### PROBLEMA BREVE A:
Trascrivi in una tabella Markdown le righe delle voci, dalla riga che contiene "From the camera's" fino alla fine delle voci, escludendo le righe vuote. Usa le colonne n, per il numero progressivo, e Riga, per il testo della riga.
#### ESTRATTO DEL TESTO ####
Dottor Bergamaschi,
la leggo spesso e ho sentito il bisogno di farle pervenire il mio disagio crescente.
Mio figlio ha 20 anni, un diploma di ragioneria conseguito nel 2012 e non ha mai lavorato un giorno in vita sua. Sostiene che il lavoro lo cerca, ma non lo trova e ultimamente ha cominciato ad alzarsi tardi alla mattina ed è sempre molto nervoso.
Come madre sono preoccupata e la mia apprensione si è accentuata ulteriormente da quando ho visto una trasmissione sul fenomeno dei Neet, giovani alla deriva che non hanno speranza per il futuro.
Che possiamo fare noi genitori?
Una madre disperata, Bergamo
All’inizio erano soprannominati “mammoni” o “bamboccioni”. Poi per qualcuno sono diventati semplicemente i “fannuloni” e i “lazzaroni”. Comunque sia, la sostanza non è cambiata: sono tutti appellativi poco simpatici utilizzati per indicare quei giovani che fino a tarda età non riescono a rendersi economicamente indipendenti dai propri genitori o a costruirsi una quotidianità caratterizzata da autonomia e progettualità.
#### MATERIALE MOSTRATO ####
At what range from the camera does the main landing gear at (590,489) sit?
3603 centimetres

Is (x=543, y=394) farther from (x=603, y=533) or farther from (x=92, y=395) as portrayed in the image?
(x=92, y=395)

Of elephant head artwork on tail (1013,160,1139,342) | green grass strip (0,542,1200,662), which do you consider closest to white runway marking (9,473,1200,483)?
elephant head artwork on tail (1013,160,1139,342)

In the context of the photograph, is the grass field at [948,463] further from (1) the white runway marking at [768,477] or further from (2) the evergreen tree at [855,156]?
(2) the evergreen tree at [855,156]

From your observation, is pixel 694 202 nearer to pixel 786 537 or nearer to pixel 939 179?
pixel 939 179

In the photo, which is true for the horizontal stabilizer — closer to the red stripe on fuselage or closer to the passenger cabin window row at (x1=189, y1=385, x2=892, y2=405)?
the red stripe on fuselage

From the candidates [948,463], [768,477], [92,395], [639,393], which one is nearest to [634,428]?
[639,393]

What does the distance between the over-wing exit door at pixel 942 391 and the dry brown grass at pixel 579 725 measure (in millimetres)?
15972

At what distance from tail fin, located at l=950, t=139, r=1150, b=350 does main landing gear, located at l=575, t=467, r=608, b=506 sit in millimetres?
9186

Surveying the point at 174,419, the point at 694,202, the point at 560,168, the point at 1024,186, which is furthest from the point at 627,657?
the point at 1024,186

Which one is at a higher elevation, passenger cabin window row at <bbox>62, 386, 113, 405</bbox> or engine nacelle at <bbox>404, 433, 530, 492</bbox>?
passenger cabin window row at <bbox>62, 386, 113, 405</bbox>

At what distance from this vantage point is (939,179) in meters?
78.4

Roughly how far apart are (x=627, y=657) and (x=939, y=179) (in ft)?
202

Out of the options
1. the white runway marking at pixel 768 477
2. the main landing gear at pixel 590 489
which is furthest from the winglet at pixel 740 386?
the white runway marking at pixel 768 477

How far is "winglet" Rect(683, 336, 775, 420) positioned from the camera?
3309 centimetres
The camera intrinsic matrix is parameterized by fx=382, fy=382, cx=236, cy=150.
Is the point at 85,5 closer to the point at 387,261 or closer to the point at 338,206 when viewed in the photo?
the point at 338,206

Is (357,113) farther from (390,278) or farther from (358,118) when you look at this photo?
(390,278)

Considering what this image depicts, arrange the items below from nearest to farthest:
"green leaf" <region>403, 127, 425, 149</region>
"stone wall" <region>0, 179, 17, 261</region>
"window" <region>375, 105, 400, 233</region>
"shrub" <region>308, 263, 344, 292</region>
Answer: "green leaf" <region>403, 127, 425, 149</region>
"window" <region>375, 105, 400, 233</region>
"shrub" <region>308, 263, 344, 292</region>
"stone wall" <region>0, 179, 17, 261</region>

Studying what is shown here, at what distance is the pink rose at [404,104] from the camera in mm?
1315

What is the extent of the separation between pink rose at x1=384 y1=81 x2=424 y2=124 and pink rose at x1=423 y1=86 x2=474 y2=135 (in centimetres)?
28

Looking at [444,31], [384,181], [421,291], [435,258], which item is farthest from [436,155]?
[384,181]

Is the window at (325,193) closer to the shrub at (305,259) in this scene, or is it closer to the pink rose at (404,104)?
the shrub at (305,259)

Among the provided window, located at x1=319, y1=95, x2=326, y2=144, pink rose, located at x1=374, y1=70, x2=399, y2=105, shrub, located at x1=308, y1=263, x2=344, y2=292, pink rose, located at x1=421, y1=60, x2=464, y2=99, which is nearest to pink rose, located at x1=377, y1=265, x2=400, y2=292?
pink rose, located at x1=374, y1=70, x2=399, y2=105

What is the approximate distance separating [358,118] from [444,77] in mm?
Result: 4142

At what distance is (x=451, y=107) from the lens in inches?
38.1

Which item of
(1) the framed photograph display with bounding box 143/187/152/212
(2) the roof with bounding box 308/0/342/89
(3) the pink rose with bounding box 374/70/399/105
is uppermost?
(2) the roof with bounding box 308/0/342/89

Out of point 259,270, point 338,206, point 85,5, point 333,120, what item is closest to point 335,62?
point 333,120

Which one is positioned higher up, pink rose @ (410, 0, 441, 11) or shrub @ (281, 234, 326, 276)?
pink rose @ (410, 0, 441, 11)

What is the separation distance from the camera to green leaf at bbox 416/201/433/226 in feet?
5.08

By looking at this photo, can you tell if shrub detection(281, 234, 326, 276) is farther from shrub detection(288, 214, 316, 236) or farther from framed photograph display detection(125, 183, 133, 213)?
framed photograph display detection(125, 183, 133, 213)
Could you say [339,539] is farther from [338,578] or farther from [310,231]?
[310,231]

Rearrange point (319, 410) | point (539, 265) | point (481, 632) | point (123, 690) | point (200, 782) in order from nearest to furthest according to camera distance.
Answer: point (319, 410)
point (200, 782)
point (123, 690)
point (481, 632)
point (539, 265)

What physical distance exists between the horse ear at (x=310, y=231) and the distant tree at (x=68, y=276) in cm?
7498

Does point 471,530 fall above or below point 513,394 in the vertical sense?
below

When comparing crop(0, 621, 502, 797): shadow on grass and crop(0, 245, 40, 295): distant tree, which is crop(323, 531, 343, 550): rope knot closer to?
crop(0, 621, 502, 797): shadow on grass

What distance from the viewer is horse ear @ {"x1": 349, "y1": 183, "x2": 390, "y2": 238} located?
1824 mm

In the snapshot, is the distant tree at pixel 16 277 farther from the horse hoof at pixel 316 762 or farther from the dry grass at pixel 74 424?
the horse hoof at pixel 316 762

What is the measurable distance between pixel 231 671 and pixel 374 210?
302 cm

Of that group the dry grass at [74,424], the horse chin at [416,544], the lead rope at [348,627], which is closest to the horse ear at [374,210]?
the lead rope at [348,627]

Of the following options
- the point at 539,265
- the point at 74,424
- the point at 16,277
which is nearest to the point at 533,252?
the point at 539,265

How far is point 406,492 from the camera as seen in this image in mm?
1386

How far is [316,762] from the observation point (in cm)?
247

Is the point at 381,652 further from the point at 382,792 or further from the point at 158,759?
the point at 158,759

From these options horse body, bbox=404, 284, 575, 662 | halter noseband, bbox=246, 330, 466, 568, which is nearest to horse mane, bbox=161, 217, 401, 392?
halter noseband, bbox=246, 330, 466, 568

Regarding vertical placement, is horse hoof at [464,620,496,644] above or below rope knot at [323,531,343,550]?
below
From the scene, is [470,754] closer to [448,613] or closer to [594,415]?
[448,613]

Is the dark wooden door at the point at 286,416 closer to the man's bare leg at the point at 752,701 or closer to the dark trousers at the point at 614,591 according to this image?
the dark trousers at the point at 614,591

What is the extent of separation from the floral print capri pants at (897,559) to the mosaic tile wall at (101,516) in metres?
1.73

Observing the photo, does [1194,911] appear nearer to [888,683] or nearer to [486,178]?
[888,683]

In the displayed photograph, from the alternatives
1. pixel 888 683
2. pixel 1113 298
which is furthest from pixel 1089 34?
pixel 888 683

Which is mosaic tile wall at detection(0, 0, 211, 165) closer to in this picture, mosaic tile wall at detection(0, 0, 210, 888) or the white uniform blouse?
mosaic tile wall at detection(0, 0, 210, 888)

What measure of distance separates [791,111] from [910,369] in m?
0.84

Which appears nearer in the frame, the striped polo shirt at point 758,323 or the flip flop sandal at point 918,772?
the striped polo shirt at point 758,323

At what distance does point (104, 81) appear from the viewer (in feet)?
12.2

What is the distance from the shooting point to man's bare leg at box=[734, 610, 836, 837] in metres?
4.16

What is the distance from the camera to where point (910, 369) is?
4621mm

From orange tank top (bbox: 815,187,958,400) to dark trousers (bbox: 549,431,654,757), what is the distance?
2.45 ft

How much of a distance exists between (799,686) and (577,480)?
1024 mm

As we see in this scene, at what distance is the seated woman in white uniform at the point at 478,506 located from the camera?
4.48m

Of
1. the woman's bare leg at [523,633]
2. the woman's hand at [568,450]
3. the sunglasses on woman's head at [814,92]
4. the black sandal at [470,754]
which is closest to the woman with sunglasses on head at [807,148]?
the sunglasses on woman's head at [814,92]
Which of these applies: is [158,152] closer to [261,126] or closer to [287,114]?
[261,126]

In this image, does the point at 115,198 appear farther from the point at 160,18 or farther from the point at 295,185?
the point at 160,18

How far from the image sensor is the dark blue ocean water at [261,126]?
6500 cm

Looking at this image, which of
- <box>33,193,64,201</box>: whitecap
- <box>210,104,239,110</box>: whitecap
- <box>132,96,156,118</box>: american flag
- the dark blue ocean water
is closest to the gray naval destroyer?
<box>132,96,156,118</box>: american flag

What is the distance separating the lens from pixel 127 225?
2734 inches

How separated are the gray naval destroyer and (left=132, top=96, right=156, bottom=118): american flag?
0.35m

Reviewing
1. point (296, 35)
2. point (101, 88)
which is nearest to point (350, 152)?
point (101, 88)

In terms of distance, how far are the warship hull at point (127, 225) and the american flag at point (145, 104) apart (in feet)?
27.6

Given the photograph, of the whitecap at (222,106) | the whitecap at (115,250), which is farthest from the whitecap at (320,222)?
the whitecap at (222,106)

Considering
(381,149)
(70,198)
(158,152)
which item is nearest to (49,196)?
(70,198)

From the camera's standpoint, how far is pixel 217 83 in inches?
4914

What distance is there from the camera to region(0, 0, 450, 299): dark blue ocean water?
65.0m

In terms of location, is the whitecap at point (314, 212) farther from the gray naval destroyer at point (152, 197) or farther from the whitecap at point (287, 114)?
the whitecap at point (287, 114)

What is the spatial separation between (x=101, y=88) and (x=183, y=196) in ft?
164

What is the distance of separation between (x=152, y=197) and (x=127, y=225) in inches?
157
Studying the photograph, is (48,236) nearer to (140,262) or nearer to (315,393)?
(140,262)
####
### PROBLEMA BREVE B:
Elenca tutti i soprannomi tra virgolette con cui, nel testo sui Neet, vengono chiamati i giovani.

### RISULTATO ESERCIZIO A:
| n | Riga |
|---|---|
| 1 | From the camera's standpoint, how far is pixel 217 83 in inches? |
| 2 | 4914 |
| 3 | What distance is there from the camera to region(0, 0, 450, 299): dark blue ocean water? |
| 4 | 65.0m |
| 5 | In terms of location, is the whitecap at point (314, 212) farther from the gray naval destroyer at point (152, 197) or farther from the whitecap at point (287, 114)? |
| 6 | the whitecap at point (287, 114) |
| 7 | What is the spatial separation between (x=101, y=88) and (x=183, y=196) in ft? |
| 8 | 164 |
| 9 | What is the distance of separation between (x=152, y=197) and (x=127, y=225) in inches? |
| 10 | 157 |
| 11 | Studying the photograph, is (48,236) nearer to (140,262) or nearer to (315,393)? |
| 12 | (140,262) |

### RISULTATO ESERCIZIO B:
- mammoni
- bamboccioni
- fannuloni
- lazzaroni